10 Hudson Valley Mysteries That Remain Unsolved to This Day

The Missing Cadet​

On Jan. 14, 1950, second-year Cadet Richard Colvin Cox left his dormitory at the U.S. Military Academy in West Point to meet a friend for dinner. He was never seen again. Was he murdered? Was he abducted by the Soviets as part of some Cold War espionage plot? Those were just some of the theories that “explained” his disappearance.

What is known is that Cox was born in Ohio and joined the Army in 1946. He was posted near the new, post-war border between East and West Germany, as an intelligence officer. According to the 1999 book Oblivion: The Mystery of West Point Cadet Richard Cox, by Henry Maihafer, Cox served with another army official who was mysteriously known as “George.”

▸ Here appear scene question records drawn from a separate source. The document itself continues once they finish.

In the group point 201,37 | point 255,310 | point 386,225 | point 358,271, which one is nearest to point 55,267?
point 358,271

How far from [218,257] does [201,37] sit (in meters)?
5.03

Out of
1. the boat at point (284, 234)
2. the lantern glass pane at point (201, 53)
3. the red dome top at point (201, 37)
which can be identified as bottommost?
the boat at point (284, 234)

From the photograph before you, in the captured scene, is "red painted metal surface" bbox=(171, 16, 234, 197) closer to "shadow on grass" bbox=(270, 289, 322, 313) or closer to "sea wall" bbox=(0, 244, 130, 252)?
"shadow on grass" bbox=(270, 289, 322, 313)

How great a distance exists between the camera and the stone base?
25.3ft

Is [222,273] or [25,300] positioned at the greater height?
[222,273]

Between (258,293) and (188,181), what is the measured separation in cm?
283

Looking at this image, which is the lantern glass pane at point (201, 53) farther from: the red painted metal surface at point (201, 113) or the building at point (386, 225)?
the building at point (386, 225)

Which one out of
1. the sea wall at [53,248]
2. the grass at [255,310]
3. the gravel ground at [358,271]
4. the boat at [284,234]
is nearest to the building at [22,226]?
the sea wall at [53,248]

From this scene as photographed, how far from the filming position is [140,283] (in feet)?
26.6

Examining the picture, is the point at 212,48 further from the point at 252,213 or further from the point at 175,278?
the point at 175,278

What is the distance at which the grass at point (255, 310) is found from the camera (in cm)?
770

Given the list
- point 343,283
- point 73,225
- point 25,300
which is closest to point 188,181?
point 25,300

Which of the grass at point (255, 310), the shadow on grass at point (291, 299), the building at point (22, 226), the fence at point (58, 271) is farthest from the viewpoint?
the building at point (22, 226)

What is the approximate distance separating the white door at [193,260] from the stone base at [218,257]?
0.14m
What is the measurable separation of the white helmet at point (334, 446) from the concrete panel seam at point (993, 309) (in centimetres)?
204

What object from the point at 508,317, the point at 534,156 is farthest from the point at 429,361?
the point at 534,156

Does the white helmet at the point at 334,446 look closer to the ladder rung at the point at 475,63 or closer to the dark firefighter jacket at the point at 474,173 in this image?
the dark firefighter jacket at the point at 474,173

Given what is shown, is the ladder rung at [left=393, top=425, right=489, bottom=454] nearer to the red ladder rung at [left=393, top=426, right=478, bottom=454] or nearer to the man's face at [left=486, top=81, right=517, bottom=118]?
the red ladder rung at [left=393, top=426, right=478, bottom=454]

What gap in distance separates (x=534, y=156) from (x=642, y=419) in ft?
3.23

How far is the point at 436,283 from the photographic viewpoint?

In 1947, Cox received his appointment to West Point. On Saturday, Jan. 7 1950, a man phoned Cox’s classmate Peter Hains looking for Cox. The caller’s “tone was rough and patronizing, almost insulting,” Hains told Maihafer. “Well, look, when he comes in, tell him to come on down here to the hotel,” the caller said. “Just tell him George called — he’ll know who I am. We knew each other in Germany. I’m just up here for a little while, and tell him I’d like to get him a bite to eat.”

Cox got the message and met George in Grant Hall. The two men went to George’s car, which was parked on the West Point campus, and drank whiskey; later Cox forged his time log so that it would appear that he had attended the 6:30 p.m. cadet supper formation, which he had missed — a violation of the Cadet Honor Code that may have gotten him expelled. George made a second visit to Cox the next day, and on Jan. 14, he came by again. The two left the grounds, and Cox vanished. His disappearance was big news for time, until Cox was declared legally dead in 1957.

A retired schoolteacher named Marshall Jacobs dug into the mystery in the mid-1980s, interviewing Cox’s family, friends, and classmates; CIA, FBI, and CID agents; and West Point and Army officials; and pouring over files acquired through the Freedom of Information Act. He then collaborated with Maihafer on the book. The end result: “Jacobs decided he had learned all he was going to,” Maihafer writes, “and he accepted the fact that neither he nor anyone else would ever know the full story.”

Cox is the only West Point cadet who ever disappeared without being found dead or alive.